Magistrado ponente: Pedro Octavio Munar Cadena

Ley 1194 de 2008

CORTE SUPREMA DE JUSTICIA República de Colombia Corte Suprema de Justicia Sala de Casación Civil CORTE SUPREMA DE JUSTICIA SALA DE CASACIÓN CIVIL Magistrado Ponente: PEDRO OCTAVIO MUNAR CADENA Bogotá, D. C., veinticuatro (24) de octubre de dos mil once (2011). Discutido y aprobado en Sala de 12-10-2011 REF. Exp. T. No. 25000-22-13-000-2011-00270-01 Decídese la impugnación interpuesta contra la sentencia de 20 de septiembre de 2011, mediante la cual la Sala Civil-Familia del Tribunal Superior de Distrito Judicial de Cundinamarca negó la acción de tutela promovida por Juan Camilo López Vargas, quien obra a través de su progenitora Luz Marina Vargas Acosta, frente al Juzgado Civil del Circuito de Cáqueza.
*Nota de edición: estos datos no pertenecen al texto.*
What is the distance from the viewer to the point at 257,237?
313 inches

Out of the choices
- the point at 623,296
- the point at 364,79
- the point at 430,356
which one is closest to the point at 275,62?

EL RECLAMO CONSTITUCIONAL Y SU FUNDAMENTO 1.- El accionante demanda la protección constitucional de sus derechos fundamentales al debido proceso, a la igualdad y de los niños, presuntamente vulnerados por el juzgado encartado dentro del juicio ejecutivo que en su contra y la de los demás herederos de Jorge Arnóvil López Parra (q.e.p.d.), promovieron Marco Emilio Baquero Villalobos y Víctor Fernández Riveros. 2.- Arguyó, como fundamento de su reclamo, en síntesis, lo siguiente: 2.1.- El juzgado acusado, mediante auto de 12 de enero de la presente anualidad, halló que la notificación efectuada respecto de la también ejecutada Luisa Fernanda López Vargas es inocua por cuanto que a la fecha en que la misma acaeció ella ya era mayor de edad, motivo por el cual debió efectuarse directamente y no a través de su representante legal, razón por la que oficiosamente instó al extremo demandante que procediese a notificarla personalmente de la orden de apremio.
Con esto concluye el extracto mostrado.